What the exercise asks:
In the text on human capital and banking, who received the Bank of Sweden Prize for economics?

Text provided:
┄┄┄┄┄┄┄┄┄┄┄┄┄┄┄┄┄┄┄┄
At its end Washington sent hundreds of young economists to Germany and Japan to forecast how long it would be before these two formidable industrial powers could emerge as competitors on the world market. One of these economists writing two decades later reflected on why their predictions – including his own at the time – had been so wide of the mark. He concluded that it was because they concentrated on the physical destruction and overlooked that their highly educated, disciplined work forces had come out of the conflict essentially intact. That netted for Theodore Schultz the Bank of Sweden Prize for economics and a brief celebrity. Today he is forgotten except by a few like COMER.

The Slow Depreciation of Human Capital

The investment in human capital survives more than the generation in which it is made. For the children of educated, healthy parents tend to be healthier and better educated. Properly accounted for, that would take care of the extra services necessary for our longer average life expectancies. If human capital assets were recognized in our official accountancy, our government’s balance sheets would not only be in fair share but in surplus. This would permit catch-up not only for the neglected environmental conservation, but for generous assistance to the disease and poverty-ridden parts of the world such as Africa and parts of Asia. It would provide means and need for putting into effect the concepts of the social heritage of Major Douglas. The first step in that direction is to grasp the interdependence of Perroux’s "dominant revenue" and the accountancy accepted by governments and society. This will allow, indeed invite, the lowering of the pressure in the social steam kettle that currently is designed to crush and destroy rather than to conserve and help flourish.

What we require towards that end is: (1) a knowledge of the work of the great economists whose work has been expunged from human memory. COMER hopes shortly to announce an initiative that it is planning in this sense. (2) A knowledge of our own history and how it could interface with other cultures. Certainly the sad experience of our American neighbours in Latin America, Europe and Asia should serve as a warning, and induce us to lend them much-needed help in reorienting their, and our, foreign policy before it is once again too late. Hectoring in Latin America, Vietnam, has led our government to the quagmire of the Near East. Our roaming bankers must be brought home and confined to banking – if properly controlled, a socially highly useful art.

We must become aware of the perils of espousing a view on banking or whatever aspect of the economy, without considering what the conditions at the time have contributed to a particular formulation of the problem being considered. I have mentioned briefly the suddenness and violence with which the high hopes collapsed in October 1929. The banks of the nation had shut their doors. Figureheads not only amongst economists but amongst the great industrialists of the day, were prepared to throw in their hands. You can not shut 38% of a nation’s banks and expect the other 62% go on functioning. The opposite of banking is 100% money – i.e., nothing is lent out by banks except what has been borrowed elsewhere by the bank – for the simple reason that it has forfeited public confidence. Only government guarantees could begin saving the banking institution.

Moreover, advocating 100% money does threaten one of the greatest assets that Canada has in our struggle to make the Bank of Canada Act which is still intact on our law books, though completely ignored by the government. In it we have a detailed description of the funded and unfunded debt that the central bank may lend to the federal and to the provincial governments, and with their guarantee to our woefully under-funded municipalities. The time has come to do something about it.
┄┄┄┄┄┄┄┄┄┄┄┄┄┄┄┄┄┄┄┄
Study material:
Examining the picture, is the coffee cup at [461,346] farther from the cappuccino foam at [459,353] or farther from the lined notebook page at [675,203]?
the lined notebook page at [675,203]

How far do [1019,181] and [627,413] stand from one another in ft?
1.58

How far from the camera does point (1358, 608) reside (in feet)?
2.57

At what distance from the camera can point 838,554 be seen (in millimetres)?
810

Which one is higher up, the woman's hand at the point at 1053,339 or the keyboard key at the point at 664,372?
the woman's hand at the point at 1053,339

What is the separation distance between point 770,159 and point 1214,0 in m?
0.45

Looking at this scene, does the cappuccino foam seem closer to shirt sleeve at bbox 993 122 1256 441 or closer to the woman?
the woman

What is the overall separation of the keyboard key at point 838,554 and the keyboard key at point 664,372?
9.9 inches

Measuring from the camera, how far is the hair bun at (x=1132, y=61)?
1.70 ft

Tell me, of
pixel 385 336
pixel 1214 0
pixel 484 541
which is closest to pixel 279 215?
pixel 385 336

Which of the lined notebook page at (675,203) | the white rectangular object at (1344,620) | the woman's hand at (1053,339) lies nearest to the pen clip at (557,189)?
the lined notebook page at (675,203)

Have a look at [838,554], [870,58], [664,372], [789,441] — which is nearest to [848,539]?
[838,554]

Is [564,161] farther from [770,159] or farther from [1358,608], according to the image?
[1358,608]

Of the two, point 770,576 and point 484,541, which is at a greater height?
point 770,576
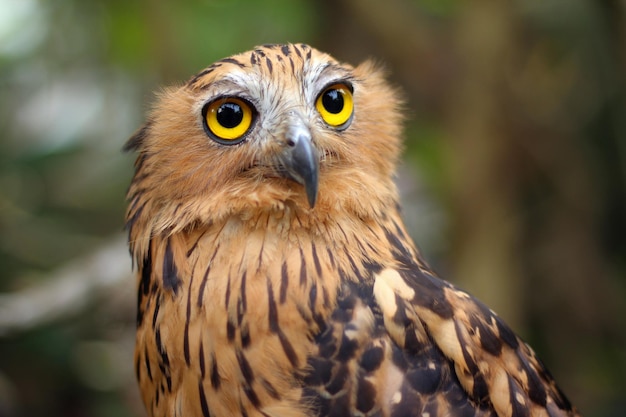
┄┄┄┄┄┄┄┄┄┄┄┄┄┄┄┄┄┄┄┄
Expected output:
Theodore Schultz